(Source records)

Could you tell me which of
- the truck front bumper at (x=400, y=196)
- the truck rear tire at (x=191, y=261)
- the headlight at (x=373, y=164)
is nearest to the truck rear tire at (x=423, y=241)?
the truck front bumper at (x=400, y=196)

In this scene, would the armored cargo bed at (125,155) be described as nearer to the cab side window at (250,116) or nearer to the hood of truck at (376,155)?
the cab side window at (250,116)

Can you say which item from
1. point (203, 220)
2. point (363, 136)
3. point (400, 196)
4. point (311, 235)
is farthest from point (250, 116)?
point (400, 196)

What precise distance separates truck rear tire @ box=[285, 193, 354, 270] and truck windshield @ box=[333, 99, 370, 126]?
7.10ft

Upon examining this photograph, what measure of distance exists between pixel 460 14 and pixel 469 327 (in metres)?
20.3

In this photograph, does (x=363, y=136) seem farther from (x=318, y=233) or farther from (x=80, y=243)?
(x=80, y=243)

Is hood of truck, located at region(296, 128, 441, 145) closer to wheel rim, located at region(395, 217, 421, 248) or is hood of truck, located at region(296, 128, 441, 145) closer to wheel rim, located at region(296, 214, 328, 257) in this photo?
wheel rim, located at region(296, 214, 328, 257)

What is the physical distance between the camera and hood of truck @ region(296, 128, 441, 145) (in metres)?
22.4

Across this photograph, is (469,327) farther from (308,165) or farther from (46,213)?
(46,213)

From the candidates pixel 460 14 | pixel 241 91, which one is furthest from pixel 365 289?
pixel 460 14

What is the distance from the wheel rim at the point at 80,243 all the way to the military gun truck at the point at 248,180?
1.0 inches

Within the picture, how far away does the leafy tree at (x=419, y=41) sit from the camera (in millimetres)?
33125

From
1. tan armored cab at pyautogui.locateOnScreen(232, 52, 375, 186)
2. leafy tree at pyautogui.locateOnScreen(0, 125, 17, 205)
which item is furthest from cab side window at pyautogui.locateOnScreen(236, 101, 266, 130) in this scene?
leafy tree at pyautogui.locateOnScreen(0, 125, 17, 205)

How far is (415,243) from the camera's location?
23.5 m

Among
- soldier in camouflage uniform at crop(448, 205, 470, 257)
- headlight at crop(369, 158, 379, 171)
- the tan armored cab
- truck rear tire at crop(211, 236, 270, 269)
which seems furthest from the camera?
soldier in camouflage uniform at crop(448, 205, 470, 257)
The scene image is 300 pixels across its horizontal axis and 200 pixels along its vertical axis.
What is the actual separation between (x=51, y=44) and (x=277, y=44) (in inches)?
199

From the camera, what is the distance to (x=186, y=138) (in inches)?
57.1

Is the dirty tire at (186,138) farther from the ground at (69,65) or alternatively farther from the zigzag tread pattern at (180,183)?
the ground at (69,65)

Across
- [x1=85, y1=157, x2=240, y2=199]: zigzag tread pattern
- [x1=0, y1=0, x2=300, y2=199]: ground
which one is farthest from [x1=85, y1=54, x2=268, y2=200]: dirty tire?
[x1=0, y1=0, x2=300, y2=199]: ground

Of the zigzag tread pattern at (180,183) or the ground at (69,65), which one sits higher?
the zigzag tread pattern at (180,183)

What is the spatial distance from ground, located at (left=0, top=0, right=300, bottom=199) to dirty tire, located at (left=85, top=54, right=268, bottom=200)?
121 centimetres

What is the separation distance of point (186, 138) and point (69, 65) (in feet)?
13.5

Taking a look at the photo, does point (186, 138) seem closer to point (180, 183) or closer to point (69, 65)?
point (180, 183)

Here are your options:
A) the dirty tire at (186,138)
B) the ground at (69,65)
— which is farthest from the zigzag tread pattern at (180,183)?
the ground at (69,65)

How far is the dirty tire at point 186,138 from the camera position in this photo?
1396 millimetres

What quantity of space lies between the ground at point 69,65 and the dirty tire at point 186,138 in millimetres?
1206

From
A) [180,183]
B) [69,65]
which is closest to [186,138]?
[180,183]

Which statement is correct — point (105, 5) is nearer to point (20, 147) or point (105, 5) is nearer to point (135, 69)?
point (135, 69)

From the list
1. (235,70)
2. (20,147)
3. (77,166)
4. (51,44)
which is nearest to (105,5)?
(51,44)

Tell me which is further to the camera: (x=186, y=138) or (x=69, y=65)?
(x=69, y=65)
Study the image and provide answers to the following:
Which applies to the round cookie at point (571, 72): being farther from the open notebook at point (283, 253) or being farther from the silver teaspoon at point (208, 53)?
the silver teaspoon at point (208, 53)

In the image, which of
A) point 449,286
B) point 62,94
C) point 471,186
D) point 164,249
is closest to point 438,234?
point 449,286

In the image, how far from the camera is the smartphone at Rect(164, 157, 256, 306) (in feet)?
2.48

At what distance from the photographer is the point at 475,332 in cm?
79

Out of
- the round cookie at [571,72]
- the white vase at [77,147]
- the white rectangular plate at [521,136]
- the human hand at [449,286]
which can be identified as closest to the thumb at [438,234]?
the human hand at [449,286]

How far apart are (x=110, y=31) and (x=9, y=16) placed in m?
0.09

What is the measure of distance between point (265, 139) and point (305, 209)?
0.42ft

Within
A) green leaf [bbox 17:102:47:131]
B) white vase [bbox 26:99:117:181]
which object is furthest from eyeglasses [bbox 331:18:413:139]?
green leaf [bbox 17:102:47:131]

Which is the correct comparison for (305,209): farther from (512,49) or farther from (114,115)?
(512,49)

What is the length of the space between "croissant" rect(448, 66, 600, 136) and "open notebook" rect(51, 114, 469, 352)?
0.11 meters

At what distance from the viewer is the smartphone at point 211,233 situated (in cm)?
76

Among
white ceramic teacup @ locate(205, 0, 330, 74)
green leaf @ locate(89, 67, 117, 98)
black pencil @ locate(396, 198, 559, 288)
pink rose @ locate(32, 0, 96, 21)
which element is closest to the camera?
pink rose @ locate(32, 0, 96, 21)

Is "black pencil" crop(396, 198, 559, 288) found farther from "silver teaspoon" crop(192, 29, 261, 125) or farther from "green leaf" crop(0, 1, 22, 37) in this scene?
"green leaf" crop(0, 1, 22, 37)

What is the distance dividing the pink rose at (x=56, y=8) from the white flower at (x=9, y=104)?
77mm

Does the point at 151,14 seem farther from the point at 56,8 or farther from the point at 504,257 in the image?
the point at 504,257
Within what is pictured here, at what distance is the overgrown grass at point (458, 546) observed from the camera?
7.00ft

What you are asked to do => Each record must be returned exactly as it is written.

Reply =>
Could you tell me which of
- the truck front bumper at (x=400, y=196)
- the truck rear tire at (x=191, y=261)
- the headlight at (x=373, y=164)
is nearest to the truck rear tire at (x=423, y=241)?
the truck front bumper at (x=400, y=196)

In this scene, would the armored cargo bed at (125,155) be described as nearer to the cab side window at (250,116) or nearer to the hood of truck at (376,155)?
the cab side window at (250,116)

Can you say which item from
1. point (203, 220)
2. point (363, 136)
3. point (400, 196)
4. point (311, 235)
is farthest from point (250, 116)?
point (400, 196)

What precise distance separates truck rear tire @ box=[285, 193, 354, 270] and truck windshield @ box=[333, 99, 370, 126]?
7.10ft

Upon examining this photograph, what measure of distance exists between pixel 460 14 and pixel 469 327 (in metres)?
20.3

In this photograph, does (x=363, y=136) seem farther from (x=318, y=233) or farther from (x=80, y=243)?
(x=80, y=243)

Is hood of truck, located at region(296, 128, 441, 145) closer to wheel rim, located at region(395, 217, 421, 248) or is hood of truck, located at region(296, 128, 441, 145) closer to wheel rim, located at region(296, 214, 328, 257) in this photo?
wheel rim, located at region(296, 214, 328, 257)

What is the physical distance between the camera and hood of truck @ region(296, 128, 441, 145) (in metres)?
22.4

Across this photograph, is (469,327) farther from (308,165) or farther from (46,213)?
(46,213)

From the candidates pixel 460 14 | pixel 241 91, which one is furthest from pixel 365 289?
pixel 460 14

What is the distance from the wheel rim at the point at 80,243 all the way to the military gun truck at the point at 248,180?
1.0 inches

Within the picture, how far away does the leafy tree at (x=419, y=41) sit from the camera (in millimetres)?
33125

From
1. tan armored cab at pyautogui.locateOnScreen(232, 52, 375, 186)
2. leafy tree at pyautogui.locateOnScreen(0, 125, 17, 205)
which item is furthest from cab side window at pyautogui.locateOnScreen(236, 101, 266, 130) in this scene?
leafy tree at pyautogui.locateOnScreen(0, 125, 17, 205)

How far is (415,243) from the camera's location?
23.5 m

Among
- soldier in camouflage uniform at crop(448, 205, 470, 257)
- headlight at crop(369, 158, 379, 171)
- the tan armored cab
- truck rear tire at crop(211, 236, 270, 269)
which seems furthest from the camera?
soldier in camouflage uniform at crop(448, 205, 470, 257)
The scene image is 300 pixels across its horizontal axis and 200 pixels along its vertical axis.
What is the actual separation between (x=51, y=44) and (x=277, y=44) (in inches)?
199

From the camera, what is the distance to (x=186, y=138) (in inches)?
57.1

Is the dirty tire at (186,138) farther from the ground at (69,65) or alternatively farther from the zigzag tread pattern at (180,183)?
the ground at (69,65)

Across
- [x1=85, y1=157, x2=240, y2=199]: zigzag tread pattern
- [x1=0, y1=0, x2=300, y2=199]: ground
which one is farthest from [x1=85, y1=54, x2=268, y2=200]: dirty tire?
[x1=0, y1=0, x2=300, y2=199]: ground

Of the zigzag tread pattern at (180,183) or the ground at (69,65), which one sits higher?
the zigzag tread pattern at (180,183)

What is the spatial distance from ground, located at (left=0, top=0, right=300, bottom=199) to dirty tire, located at (left=85, top=54, right=268, bottom=200)?
121 centimetres

What is the separation distance of point (186, 138) and point (69, 65) (in feet)?
13.5

Taking a look at the photo, does point (186, 138) seem closer to point (180, 183) or closer to point (69, 65)?
point (180, 183)

Here are your options:
A) the dirty tire at (186,138)
B) the ground at (69,65)
— which is farthest from the zigzag tread pattern at (180,183)?
the ground at (69,65)

How far is the dirty tire at point 186,138 from the camera position in this photo?
1396 millimetres

What quantity of space lies between the ground at point 69,65 and the dirty tire at point 186,138 in millimetres?
1206

From
A) [180,183]
B) [69,65]
which is closest to [186,138]?
[180,183]

Which statement is correct — point (105, 5) is nearer to point (20, 147) or point (105, 5) is nearer to point (135, 69)?
point (135, 69)

From the list
1. (235,70)
2. (20,147)
3. (77,166)
4. (51,44)
which is nearest to (105,5)?
(51,44)

Tell me which is further to the camera: (x=186, y=138) or (x=69, y=65)?
(x=69, y=65)
Study the image and provide answers to the following:
Which applies to the round cookie at point (571, 72): being farther from the open notebook at point (283, 253) or being farther from the silver teaspoon at point (208, 53)?
the silver teaspoon at point (208, 53)

In the image, which of
A) point 449,286
B) point 62,94
C) point 471,186
D) point 164,249
is closest to point 438,234?
point 449,286

In the image, how far from the camera is the smartphone at Rect(164, 157, 256, 306) (in feet)?
2.48

At what distance from the photographer is the point at 475,332 in cm?
79

Out of
- the round cookie at [571,72]
- the white vase at [77,147]
- the white rectangular plate at [521,136]
- the human hand at [449,286]
which can be identified as closest to the thumb at [438,234]?
the human hand at [449,286]

How far apart are (x=110, y=31) and (x=9, y=16) placed in m?
0.09

What is the measure of distance between point (265, 139) and point (305, 209)?
0.42ft

Within
A) green leaf [bbox 17:102:47:131]
B) white vase [bbox 26:99:117:181]
which object is furthest from eyeglasses [bbox 331:18:413:139]?
green leaf [bbox 17:102:47:131]

Which is the correct comparison for (305,209): farther from (512,49) or farther from (114,115)?
(512,49)

What is the length of the space between "croissant" rect(448, 66, 600, 136) and "open notebook" rect(51, 114, 469, 352)?
0.11 meters

At what distance from the viewer is the smartphone at point 211,233 situated (in cm)?
76

Among
white ceramic teacup @ locate(205, 0, 330, 74)
green leaf @ locate(89, 67, 117, 98)
black pencil @ locate(396, 198, 559, 288)
pink rose @ locate(32, 0, 96, 21)
which element is closest to the camera?
pink rose @ locate(32, 0, 96, 21)

Is "black pencil" crop(396, 198, 559, 288) found farther from "silver teaspoon" crop(192, 29, 261, 125) or farther from "green leaf" crop(0, 1, 22, 37) in this scene?
"green leaf" crop(0, 1, 22, 37)

What is the distance dividing the pink rose at (x=56, y=8) from the white flower at (x=9, y=104)?
77mm

Does the point at 151,14 seem farther from the point at 56,8 or farther from the point at 504,257 in the image?
the point at 504,257
Within what is pictured here, at what distance is the overgrown grass at point (458, 546) observed from the camera?
7.00ft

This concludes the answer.